In other interventions at the Board, Argentina suggested that it was difficult to enter into negotiations on the DFA and concluding the Round on the basis that 40 percent of the trade rules would be subject to international law while the balance would be subject to domestic law.

The Argentine delegate also noted Dunkel's references to the validity of the Punta declaration but not mentioning his own DFA as such and asked whether difficulties in concluding the negotiations was essentially a problem of reaching general consensus or whether there was a more fundamental problem.

Dunkel did not apparently respond to this in his reply later, though he said he was disappointed no specific questions had been put to him.

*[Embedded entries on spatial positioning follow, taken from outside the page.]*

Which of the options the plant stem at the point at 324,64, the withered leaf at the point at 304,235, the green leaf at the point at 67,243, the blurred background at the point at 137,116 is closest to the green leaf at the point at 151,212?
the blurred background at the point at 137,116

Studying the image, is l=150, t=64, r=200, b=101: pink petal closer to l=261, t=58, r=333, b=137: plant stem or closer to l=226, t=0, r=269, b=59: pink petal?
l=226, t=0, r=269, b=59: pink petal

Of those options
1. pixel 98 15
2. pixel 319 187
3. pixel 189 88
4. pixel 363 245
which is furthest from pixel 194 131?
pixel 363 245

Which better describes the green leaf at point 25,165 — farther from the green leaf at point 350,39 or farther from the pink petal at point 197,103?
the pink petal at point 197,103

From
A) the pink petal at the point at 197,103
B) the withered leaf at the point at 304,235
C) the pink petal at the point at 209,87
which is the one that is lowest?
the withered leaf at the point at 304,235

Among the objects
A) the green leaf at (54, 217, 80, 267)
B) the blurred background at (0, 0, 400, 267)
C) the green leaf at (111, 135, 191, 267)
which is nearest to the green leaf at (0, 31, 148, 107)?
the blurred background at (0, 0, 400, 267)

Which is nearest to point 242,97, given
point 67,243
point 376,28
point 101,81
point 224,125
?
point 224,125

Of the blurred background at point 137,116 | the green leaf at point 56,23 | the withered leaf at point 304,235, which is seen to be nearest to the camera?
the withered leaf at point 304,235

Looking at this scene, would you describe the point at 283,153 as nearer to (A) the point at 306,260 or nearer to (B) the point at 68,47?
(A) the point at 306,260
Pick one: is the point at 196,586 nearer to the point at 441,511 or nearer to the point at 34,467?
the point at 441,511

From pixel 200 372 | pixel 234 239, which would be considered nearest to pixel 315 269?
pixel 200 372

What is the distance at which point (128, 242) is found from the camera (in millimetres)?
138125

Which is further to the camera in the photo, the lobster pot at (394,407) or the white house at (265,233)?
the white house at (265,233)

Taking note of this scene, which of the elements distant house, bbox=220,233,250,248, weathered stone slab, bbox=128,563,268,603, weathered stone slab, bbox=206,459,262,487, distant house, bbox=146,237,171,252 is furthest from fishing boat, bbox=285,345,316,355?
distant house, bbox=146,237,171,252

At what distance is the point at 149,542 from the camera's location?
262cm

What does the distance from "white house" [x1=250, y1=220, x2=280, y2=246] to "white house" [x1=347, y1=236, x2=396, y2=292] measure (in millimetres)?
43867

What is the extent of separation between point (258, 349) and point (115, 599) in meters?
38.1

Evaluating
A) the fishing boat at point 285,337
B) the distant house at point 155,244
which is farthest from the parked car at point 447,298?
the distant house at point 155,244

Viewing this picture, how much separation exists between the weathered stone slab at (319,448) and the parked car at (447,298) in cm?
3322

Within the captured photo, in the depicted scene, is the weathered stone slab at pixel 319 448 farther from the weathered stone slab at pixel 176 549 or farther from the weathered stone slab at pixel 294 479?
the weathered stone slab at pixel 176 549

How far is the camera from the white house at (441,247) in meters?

Colombia's Amb. Eduardo Mestere commented that while the developing countries appeared to be committed to concluding the negotiations on the basis of the Dunkel text, the industrial countries were voicing more and more reservations.

The Uruguay Round negotiations began in one environment, namely, neo-liberal economic policies. But now there was a major change with the Industrial Countries favouring a Keynesian and active State interventionist policies in economics. Mestere reportedly wondered whether it was not akin to a problem of biology where an animal born and bred in one environment is faced with survival in a totally different environment. What was needed, the Colombian delegate is reported to have said, was "not political will but political inspiration" to face the new situation.

The Colombian also blasted the European Community over its banana regime which was trade-restrictive and yet being presented as a trade liberalisation measure.

In a reference to Dunkel's remark about the continued validity ofthe Punta del Este Declaration and its objectives, Uruguay cited the mandate to make the point that from this view point the negotiators had failed since n one of the objectives had been respected.

Tanzania's Amb. Amir Jamal reportedly took issue with Dunkel's views on the Punta del Este mandate and noted that the MTO was not a part of the Punta del Este mandate. He also referred to the reiteration in that mandate of the special and differential treatment to the developing countries and noted that the DFA only provided for slightly longer time-periods for the developing countries, including the least developed, to comply with the obligations.

A mere time dimension was not realistic, Jamal underlined. Jamal also reportedly questioned the new pleas for equal status for developing countries and those in transition.